═══ Extrait du texte

Ainsi, n’aurait-elle d’autre résultat, en nous mettant au courant des progrès de la sociologie économique, ou politique, ou religieuse, que de nous faire connaître avec plus de précision un certain nombre de faits sociaux, la philosophie sociale nous préparerait déjà, par là même, à mieux remplir une de nos plus importantes fonctions d’éducateur.

Mais elle ne fournira pas seulement de nouveaux matériaux à notre enseignement, elle est capable d’atteindre ses idées directrices, ses tendances profondes, son âme même. Car elle contribuera à l’orientation de notre vie spirituelle, en nous aidant à prendre une conscience plus nette de notre fonction sociale.

══════
═══ Matériel présenté

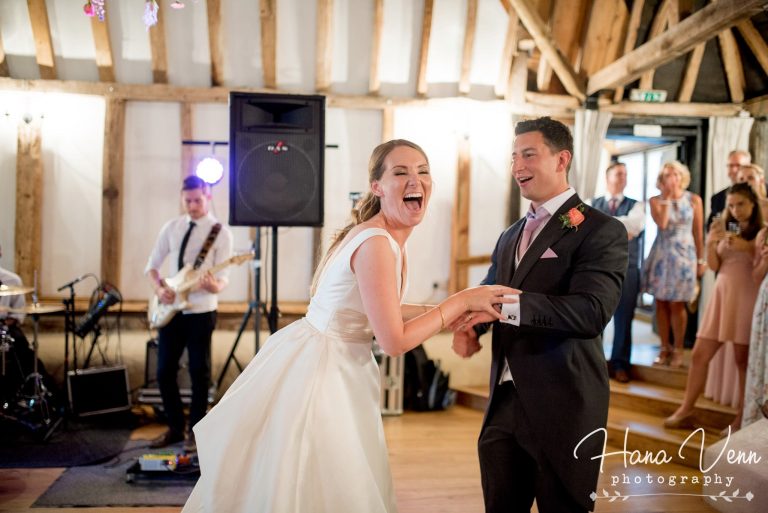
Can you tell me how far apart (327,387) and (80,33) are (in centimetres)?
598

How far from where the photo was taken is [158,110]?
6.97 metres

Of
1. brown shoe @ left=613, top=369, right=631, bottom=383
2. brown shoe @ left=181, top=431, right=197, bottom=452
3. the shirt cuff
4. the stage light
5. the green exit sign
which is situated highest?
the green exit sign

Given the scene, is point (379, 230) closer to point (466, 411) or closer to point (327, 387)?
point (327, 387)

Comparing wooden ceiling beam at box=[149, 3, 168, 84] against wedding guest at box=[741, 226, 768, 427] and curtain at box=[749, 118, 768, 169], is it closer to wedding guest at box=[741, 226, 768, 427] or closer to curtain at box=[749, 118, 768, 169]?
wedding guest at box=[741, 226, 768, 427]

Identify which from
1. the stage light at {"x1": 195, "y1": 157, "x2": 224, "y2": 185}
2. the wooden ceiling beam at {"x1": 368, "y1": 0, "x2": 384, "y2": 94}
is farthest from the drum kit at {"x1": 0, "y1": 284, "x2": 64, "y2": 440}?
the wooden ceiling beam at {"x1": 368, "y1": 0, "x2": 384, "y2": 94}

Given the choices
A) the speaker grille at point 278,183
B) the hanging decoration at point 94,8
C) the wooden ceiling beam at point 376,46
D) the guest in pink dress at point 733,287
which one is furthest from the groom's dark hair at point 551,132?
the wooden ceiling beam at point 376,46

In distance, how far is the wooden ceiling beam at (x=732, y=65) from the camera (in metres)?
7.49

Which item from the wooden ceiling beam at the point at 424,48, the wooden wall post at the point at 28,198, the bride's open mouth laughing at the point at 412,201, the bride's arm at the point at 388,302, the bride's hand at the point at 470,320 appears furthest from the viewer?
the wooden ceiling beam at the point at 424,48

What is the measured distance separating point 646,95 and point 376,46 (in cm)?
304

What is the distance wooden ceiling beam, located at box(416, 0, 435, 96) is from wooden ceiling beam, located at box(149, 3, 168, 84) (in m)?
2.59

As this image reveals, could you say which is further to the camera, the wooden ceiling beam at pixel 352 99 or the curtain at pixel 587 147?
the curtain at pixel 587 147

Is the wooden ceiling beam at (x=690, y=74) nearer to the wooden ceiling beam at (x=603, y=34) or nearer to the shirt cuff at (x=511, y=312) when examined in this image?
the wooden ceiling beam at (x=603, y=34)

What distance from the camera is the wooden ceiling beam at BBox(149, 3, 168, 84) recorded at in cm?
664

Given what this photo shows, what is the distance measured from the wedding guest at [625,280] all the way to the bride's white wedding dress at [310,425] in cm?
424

══════
═══ Matériel présenté

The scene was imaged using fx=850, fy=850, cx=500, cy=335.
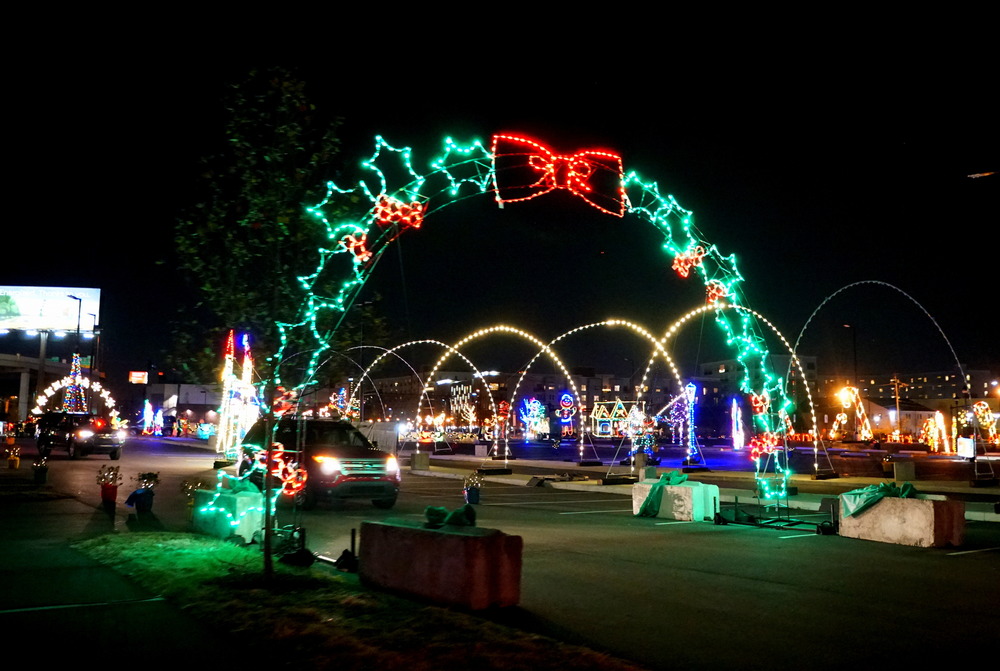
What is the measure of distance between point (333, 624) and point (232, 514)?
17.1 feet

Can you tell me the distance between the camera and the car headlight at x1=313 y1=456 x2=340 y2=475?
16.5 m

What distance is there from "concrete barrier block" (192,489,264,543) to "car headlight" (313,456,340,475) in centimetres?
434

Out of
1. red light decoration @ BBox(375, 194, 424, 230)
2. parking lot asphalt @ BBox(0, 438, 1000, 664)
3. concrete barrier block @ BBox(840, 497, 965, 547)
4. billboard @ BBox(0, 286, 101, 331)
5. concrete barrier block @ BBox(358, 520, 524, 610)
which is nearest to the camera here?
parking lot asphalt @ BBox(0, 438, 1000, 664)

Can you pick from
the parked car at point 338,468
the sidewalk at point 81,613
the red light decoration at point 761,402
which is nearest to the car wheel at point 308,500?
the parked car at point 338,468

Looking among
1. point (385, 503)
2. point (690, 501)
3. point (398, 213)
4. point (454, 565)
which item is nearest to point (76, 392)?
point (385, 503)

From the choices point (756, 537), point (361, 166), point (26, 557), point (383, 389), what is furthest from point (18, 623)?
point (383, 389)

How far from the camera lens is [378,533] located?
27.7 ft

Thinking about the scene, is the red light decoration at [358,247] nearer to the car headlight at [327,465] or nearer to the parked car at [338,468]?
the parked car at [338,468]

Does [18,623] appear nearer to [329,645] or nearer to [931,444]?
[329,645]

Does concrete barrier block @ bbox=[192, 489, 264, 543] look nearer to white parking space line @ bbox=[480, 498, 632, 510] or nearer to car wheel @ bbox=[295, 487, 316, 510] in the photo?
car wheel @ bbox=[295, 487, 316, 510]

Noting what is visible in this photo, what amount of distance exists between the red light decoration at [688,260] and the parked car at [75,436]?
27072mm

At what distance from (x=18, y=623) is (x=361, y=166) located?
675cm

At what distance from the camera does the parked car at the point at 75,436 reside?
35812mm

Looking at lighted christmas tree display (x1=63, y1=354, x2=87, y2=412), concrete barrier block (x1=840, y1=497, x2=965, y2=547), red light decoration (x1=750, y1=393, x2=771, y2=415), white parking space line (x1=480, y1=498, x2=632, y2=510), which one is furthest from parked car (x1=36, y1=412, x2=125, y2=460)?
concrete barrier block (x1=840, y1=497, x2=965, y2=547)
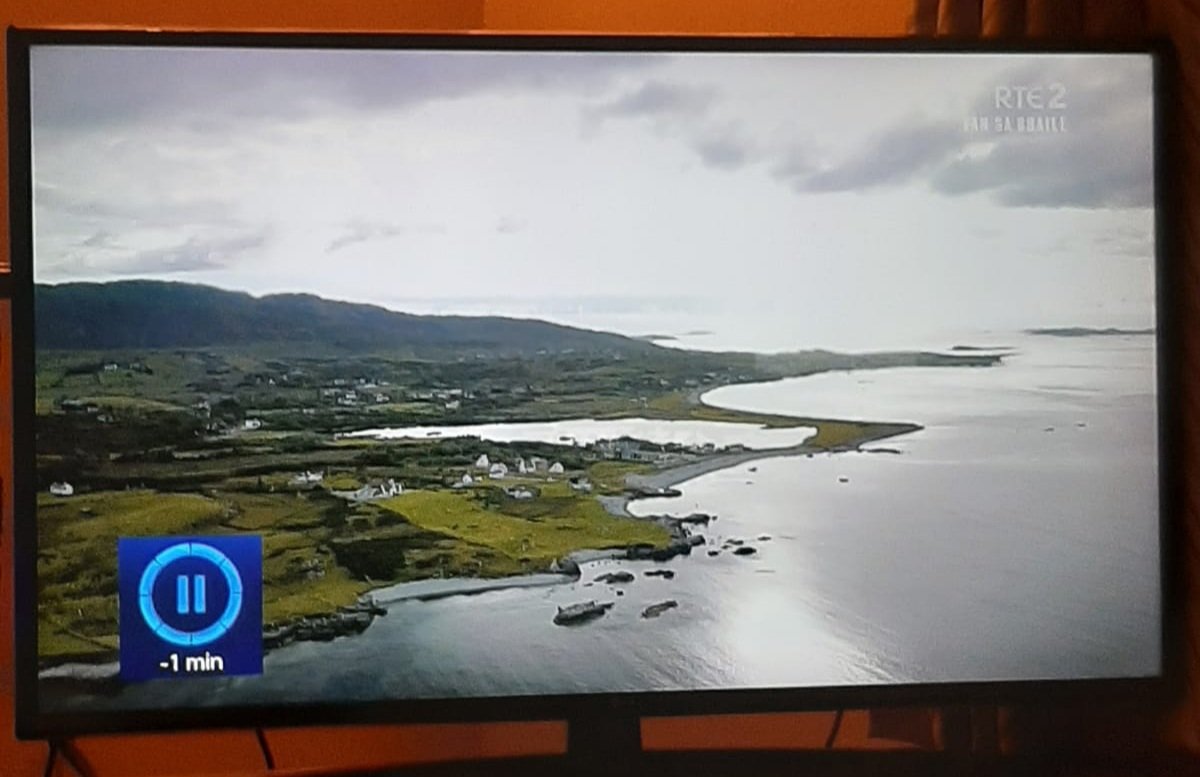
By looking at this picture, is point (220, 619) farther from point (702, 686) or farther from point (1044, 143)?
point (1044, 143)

══════

- [Consignes de l'exercice]
1. D'après l'extrait sur la philosophie sociale, à quoi cette philosophie contribuera-t-elle ?
2. Restituez à l'identique le passage de l'extrait sur la philosophie sociale qui commence aux mots « Ainsi, n’aurait-elle d’autre » et s'arrête après « notre fonction sociale. ».

- [Résultats des tâches]
1. Elle contribuera à l'orientation de notre vie spirituelle.

2.
Ainsi, n’aurait-elle d’autre résultat, en nous mettant au courant des progrès de la sociologie économique, ou politique, ou religieuse, que de nous faire connaître avec plus de précision un certain nombre de faits sociaux, la philosophie sociale nous préparerait déjà, par là même, à mieux remplir une de nos plus importantes fonctions d’éducateur.

Mais elle ne fournira pas seulement de nouveaux matériaux à notre enseignement, elle est capable d’atteindre ses idées directrices, ses tendances profondes, son âme même. Car elle contribuera à l’orientation de notre vie spirituelle, en nous aidant à prendre une conscience plus nette de notre fonction sociale.